| Exercise aim |
Please copy the part of the data that opens with the line containing "Objectively speaking, is" and runs through the end of the data, changing "nearest" to "closest" and leaving everything else unchanged.

| Stored entries |
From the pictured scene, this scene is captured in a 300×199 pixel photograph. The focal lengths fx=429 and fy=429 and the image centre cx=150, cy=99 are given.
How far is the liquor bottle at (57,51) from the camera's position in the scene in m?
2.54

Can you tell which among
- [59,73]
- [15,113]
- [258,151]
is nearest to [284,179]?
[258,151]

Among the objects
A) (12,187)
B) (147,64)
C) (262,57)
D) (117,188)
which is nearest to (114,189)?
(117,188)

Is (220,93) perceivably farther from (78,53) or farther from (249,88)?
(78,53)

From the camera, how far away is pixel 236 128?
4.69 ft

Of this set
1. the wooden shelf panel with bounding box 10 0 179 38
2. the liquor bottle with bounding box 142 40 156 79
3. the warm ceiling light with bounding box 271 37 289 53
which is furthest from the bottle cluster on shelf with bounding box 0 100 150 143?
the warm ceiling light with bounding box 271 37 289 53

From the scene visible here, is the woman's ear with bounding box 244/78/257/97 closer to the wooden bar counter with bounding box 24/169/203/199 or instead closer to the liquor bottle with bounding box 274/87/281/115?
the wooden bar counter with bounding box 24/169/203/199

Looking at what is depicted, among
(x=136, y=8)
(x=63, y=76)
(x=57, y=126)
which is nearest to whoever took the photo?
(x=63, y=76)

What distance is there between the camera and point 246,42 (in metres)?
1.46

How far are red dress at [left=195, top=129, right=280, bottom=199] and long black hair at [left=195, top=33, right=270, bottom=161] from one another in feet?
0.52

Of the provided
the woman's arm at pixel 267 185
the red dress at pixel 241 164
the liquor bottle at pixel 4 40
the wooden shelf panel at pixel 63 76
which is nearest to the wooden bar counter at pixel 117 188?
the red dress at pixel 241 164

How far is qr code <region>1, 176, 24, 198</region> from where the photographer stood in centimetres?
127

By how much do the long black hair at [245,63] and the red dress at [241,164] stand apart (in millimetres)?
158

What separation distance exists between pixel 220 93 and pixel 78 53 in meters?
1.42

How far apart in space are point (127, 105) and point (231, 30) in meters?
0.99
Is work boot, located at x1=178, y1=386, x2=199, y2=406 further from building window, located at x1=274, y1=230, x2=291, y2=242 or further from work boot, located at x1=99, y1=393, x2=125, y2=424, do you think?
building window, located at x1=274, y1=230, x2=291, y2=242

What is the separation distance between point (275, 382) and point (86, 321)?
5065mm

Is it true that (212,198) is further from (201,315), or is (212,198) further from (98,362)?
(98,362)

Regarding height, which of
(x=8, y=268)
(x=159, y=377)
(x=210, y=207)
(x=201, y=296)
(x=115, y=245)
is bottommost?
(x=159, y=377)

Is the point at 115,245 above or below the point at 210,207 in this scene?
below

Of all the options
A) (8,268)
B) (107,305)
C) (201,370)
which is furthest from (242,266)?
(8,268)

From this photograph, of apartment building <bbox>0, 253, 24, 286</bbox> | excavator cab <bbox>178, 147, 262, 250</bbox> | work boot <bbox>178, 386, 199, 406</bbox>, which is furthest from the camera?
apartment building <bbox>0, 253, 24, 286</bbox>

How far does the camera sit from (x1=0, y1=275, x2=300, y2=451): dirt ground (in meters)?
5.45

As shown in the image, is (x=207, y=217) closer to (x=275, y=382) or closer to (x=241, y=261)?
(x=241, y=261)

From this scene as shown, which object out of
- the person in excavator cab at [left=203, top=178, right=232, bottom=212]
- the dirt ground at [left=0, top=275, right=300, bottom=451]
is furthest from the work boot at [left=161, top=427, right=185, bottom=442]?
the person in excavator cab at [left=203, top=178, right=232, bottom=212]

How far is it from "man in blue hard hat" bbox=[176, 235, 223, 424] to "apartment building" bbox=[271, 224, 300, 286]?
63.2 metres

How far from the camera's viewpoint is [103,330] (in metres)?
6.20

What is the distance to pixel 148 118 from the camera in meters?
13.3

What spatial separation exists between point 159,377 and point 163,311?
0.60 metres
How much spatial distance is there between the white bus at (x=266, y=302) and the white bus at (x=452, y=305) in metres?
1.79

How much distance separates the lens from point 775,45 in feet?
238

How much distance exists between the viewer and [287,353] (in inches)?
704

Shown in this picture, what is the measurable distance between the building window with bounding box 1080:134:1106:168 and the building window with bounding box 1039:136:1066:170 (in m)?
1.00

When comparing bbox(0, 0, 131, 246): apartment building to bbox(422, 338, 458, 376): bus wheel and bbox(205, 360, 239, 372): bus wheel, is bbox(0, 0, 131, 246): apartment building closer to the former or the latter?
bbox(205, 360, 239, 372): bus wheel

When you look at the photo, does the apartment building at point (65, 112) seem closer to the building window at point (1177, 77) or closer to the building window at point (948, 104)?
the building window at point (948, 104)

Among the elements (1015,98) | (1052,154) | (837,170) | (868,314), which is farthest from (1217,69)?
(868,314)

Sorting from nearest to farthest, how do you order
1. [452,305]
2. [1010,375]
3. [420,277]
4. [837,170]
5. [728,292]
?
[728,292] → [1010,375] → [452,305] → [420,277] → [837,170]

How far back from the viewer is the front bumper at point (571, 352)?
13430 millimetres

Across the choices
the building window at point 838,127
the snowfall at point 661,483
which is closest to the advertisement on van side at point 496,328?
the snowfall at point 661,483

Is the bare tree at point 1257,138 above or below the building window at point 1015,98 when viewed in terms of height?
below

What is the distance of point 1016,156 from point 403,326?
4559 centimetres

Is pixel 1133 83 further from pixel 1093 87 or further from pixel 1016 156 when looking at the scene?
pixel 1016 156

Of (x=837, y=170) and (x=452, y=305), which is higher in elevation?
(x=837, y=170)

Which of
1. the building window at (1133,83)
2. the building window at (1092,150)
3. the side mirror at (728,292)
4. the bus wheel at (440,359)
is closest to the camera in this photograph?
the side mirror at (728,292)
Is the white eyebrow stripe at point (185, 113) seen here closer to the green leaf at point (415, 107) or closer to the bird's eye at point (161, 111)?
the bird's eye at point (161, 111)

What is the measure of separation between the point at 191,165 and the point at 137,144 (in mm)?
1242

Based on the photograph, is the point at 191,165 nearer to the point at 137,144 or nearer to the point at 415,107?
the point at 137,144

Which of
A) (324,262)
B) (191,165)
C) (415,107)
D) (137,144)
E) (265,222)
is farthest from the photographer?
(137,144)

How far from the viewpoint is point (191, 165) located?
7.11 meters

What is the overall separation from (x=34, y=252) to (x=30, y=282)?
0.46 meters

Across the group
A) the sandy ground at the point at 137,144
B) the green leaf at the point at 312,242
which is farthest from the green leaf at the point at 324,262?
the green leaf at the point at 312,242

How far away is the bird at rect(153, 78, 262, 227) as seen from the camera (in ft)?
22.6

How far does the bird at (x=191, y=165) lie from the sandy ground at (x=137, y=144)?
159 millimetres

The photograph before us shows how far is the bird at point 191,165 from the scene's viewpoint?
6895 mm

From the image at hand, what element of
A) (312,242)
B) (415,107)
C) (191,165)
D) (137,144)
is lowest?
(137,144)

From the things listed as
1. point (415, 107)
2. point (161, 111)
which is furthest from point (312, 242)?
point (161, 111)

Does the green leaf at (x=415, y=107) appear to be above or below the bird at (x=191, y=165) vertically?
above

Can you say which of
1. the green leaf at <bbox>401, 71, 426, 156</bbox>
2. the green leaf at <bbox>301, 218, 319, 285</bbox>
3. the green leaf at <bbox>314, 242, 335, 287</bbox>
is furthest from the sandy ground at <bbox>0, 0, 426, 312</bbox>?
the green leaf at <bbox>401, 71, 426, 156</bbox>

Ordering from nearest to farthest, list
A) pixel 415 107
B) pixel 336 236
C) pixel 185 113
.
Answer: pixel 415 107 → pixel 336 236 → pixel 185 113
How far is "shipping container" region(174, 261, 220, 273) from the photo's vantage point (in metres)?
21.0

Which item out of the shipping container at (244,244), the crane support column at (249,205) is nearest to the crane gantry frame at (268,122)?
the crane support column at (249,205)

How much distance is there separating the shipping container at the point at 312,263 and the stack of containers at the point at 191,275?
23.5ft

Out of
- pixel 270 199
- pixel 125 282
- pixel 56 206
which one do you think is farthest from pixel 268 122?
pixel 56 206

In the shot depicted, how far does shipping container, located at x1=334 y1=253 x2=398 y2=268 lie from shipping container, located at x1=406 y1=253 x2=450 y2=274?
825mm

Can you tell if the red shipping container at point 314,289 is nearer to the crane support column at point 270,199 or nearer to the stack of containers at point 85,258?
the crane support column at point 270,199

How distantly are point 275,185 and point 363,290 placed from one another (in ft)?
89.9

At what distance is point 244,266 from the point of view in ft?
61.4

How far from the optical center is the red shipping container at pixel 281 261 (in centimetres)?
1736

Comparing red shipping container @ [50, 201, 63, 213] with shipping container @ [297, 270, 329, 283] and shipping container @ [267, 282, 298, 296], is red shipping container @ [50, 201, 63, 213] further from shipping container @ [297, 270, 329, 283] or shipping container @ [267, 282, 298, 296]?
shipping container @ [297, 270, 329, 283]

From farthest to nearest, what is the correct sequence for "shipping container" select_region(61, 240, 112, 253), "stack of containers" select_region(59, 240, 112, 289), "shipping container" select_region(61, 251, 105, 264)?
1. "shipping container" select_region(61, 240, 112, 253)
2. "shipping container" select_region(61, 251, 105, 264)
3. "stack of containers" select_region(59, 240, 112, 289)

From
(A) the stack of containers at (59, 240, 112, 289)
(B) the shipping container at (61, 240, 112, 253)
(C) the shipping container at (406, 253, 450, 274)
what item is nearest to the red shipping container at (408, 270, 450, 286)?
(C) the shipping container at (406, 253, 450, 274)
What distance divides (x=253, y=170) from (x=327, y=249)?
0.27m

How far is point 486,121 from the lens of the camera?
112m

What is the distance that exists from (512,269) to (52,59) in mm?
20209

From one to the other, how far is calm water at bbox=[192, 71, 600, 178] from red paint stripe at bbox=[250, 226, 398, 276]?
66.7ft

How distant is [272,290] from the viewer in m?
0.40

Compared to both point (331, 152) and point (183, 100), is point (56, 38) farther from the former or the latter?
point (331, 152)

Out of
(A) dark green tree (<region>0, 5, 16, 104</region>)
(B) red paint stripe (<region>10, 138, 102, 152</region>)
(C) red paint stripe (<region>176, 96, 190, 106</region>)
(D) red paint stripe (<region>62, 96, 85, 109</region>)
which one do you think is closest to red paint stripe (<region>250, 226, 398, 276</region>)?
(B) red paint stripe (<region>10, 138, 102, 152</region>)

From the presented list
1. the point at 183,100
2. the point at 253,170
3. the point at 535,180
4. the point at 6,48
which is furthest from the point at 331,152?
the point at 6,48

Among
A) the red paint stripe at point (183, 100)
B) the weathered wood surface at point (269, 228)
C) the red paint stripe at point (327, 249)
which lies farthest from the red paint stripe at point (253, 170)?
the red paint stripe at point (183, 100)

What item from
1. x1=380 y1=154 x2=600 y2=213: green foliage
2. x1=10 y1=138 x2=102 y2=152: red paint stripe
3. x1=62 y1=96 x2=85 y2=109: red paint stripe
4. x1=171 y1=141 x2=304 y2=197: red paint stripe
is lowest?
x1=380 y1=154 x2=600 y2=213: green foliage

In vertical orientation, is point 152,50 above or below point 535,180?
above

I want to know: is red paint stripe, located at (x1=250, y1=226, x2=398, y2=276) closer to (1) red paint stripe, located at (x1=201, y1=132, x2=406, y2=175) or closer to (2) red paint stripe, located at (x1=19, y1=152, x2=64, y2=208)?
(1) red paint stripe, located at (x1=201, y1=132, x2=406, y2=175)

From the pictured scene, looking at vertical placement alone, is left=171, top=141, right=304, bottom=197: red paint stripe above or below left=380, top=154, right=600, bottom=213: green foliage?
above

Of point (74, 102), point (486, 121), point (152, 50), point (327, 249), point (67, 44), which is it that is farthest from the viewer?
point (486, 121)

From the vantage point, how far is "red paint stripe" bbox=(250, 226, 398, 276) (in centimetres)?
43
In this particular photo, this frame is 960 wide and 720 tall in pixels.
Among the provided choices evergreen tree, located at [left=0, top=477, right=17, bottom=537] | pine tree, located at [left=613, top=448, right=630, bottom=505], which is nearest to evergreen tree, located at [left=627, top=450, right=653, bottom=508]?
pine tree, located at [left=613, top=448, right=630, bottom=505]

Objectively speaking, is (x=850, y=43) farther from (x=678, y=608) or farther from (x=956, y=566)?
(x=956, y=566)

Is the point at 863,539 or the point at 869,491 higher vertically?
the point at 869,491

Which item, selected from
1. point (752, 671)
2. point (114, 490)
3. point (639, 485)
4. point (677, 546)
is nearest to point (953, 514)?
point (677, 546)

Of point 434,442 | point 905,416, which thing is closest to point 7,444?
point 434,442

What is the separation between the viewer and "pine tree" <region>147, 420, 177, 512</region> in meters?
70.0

| Written answer |
Objectively speaking, is (x=850, y=43) farther from (x=678, y=608) or farther from (x=956, y=566)?
(x=956, y=566)

Is the point at 863,539 or the point at 869,491 higher vertically?
the point at 869,491

Which item, selected from
1. point (752, 671)
2. point (114, 490)
3. point (639, 485)
4. point (677, 546)
is closest to point (953, 514)?
point (677, 546)

Of point 434,442 | point 905,416, which thing is closest to point 7,444?
point 434,442

What is the separation between the viewer and "pine tree" <region>147, 420, 177, 512</region> in meters?
70.0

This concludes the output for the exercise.